Vector fields as derivations. Lie bracket. Integral curves.
The flow of a vector field. One forms. Submanifolds, immersions and submersions.
Tensors and tensor fields.

Second Module: Dynamics (Isabel Labouriau, U. Porto)

Abstract definition of a dynamical system, ordinary differential equations, difference equations. Vector fields and ordinary differential equations: flow; phase portrait; equilibrium points. Difference equations, relation with differential equation: discretisation; first return map.

Hyperbolic linear difference equation, stable and unstable subspaces. For non hyperbolic equations, centre subspace.

Linear differential equations. Exponential of a linear map, relation to the flow of a linear differential equation. Methods for computing the exponential. Liapunov stability, asymptotic stability of an equilibrium point. Unstable equilibrium. Hyperbolic linear differential equations, stable and unstable subspaces. For non hyperbolic equations, centre subspace.

Phase portraits for all linear differential equations in the plane, stability of equilibria, invariant subspaces.

Proof that the set of hyperbolic linear isomorphisms is open and dense in the set of invertible linear maps of R^n. Proof that the set of hyperbolic linear vector fields is open and dense in the set of linear maps of R^n.

Equivalence relations for classification of dynamical systems: differentiable conjugacy, topological conjugacy, topological equivalence. Flow-box theorem. The dimension of the stable subspace as a complete topological invariant for hyperbolic linear vector fields. Alpha- and omega-limit sets. Local section of a vector field, Poincaré-Bendixson theorem.

The C^r metric on the space C^r(M,R^s) for M a compact smooth manifold. and brief discussion of the C^infinity topology. Proof that the set of C^r diffeomorphisms is an open subset of C^r(M,M).

Transversality of vector subspaces, of a function to a submanifold, of two submanifolds, of two maps between manifolds, of two submanifolds, of a map and a submanifold, relation to codimension. Proof that the set of maps from a compact manifold that are transverse to a closed submanifold is open. The weak Thom transversality theorem and structural stability.

Stability of equilibria of vector fields, first and second theorems of Liapunov. Analogous results for difference equations.

Local structural stability of vector fields under topological equivalence: simple equilibria, if a vector field has an equilibrium that is not simple, then it is not locally structurally stable. The set of vector fields on a manifold M with only simple equilibria is residual, and if M is compact then it is open and dense. Example of a simple vector field that is not structurally stable. The set of vector fields on a manifold M with only hyperbolic equilibria is residual, and if M is compact then it is open and dense. Grobman-Hartman theorem, and structural stability. Analogous results for difference equations.

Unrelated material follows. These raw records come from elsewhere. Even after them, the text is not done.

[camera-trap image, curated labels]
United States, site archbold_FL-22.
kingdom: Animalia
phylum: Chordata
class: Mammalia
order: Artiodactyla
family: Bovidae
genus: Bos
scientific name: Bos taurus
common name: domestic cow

Stable and unstable manifolds, existence, invariance under topological equivalence. In structurally stable vector fields, invariant manifolds intersect transverselly. Statement of Peixoto Theorem.

Smale's horseshoe, symbolic dynamics, existence of infinitely many periodic orbits of arbitrary periods, existence of a dense orbit.

Mandatory literature

Palis Jr. Jacob; Geometric theory of dynamical systems. ISBN: 0-387-90668-1
Arnold Vladimir igorevich; Geometrical methods in the theory of ordinary differential equations. ISBN: 0-387-96649-8 (for the second module)
Brickell F.; Differentiable manifolds. ISBN: 442-01048-6 (for the first module)

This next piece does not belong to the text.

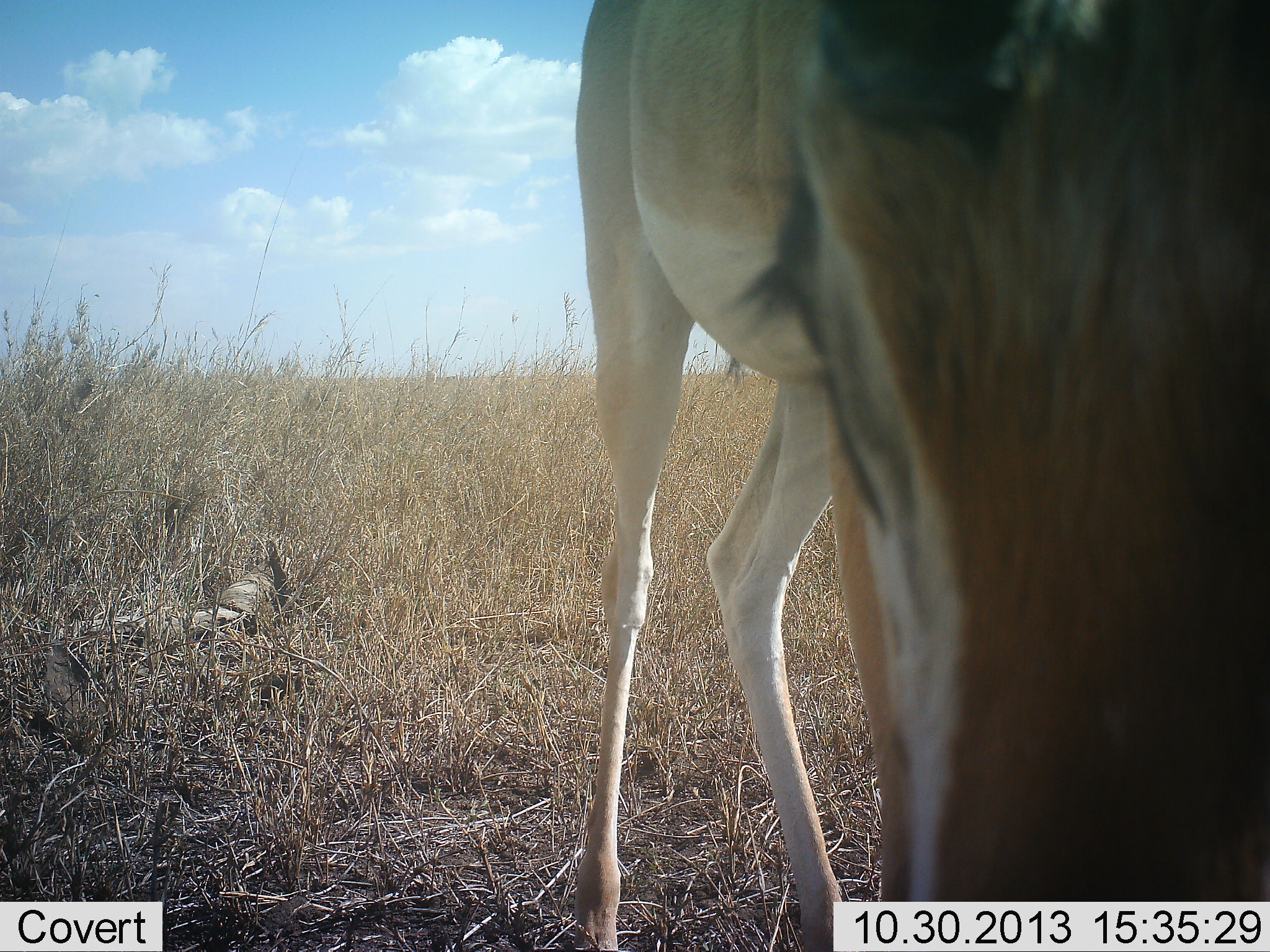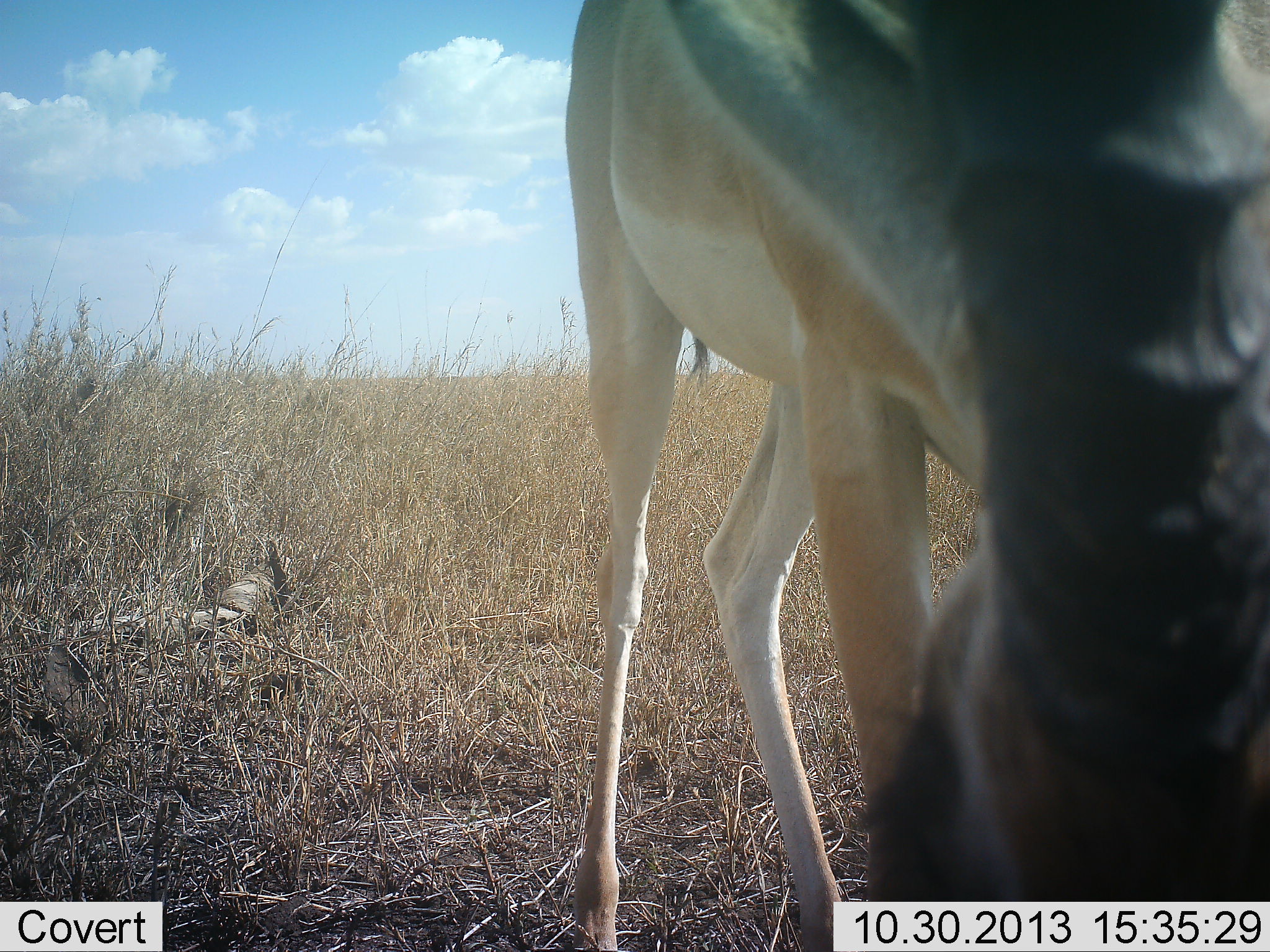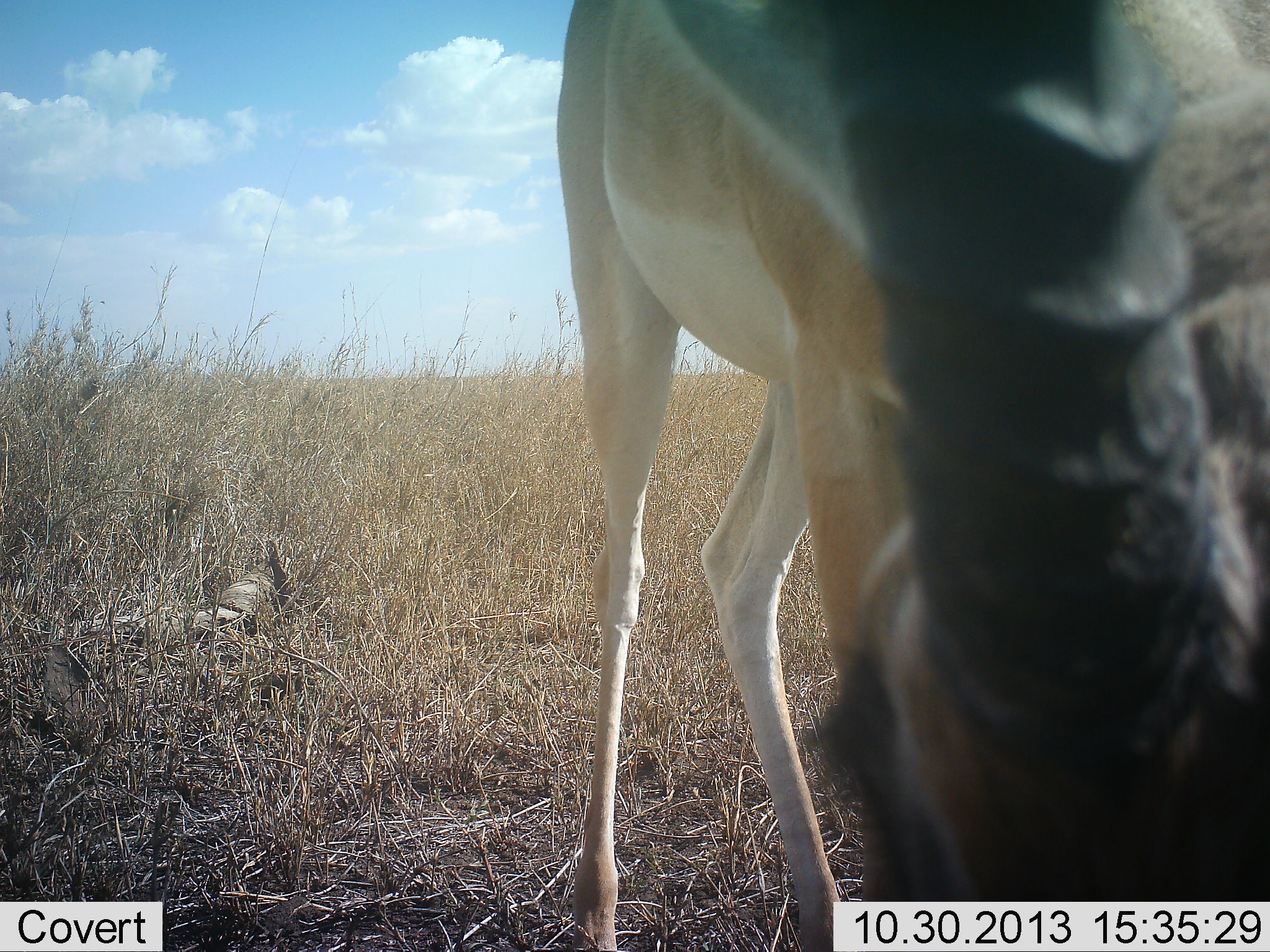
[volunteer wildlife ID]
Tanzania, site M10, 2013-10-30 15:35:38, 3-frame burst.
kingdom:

Complementary Bibliography

Carmo Manfredo Perdigão do; Geometria Riemanniana (for the first module)
O.Neil Barrett; Semi-Riemannian geometry with applications to relativity. ISBN: 0-12-526740-1 (for the first module)
Arrowsmith D. K.; Ordinary differential equations (for the second module)
Hirsch Morris W.; Differential equations, dynamical systems, and linear algebra. ISBN: 0-12-349550 (for the second module)

Teaching methods and learning activities

Presentation of the subject in class. Resolution by the students, outside classes, of proposed exercises.

Evaluation Type

Distributed evaluation without final exam

Assessment Components

designation	Weight (%)
Teste	100,00
Total:	100,00

Calculation formula of final grade

Average of the marks obtained in the tests of the two modules.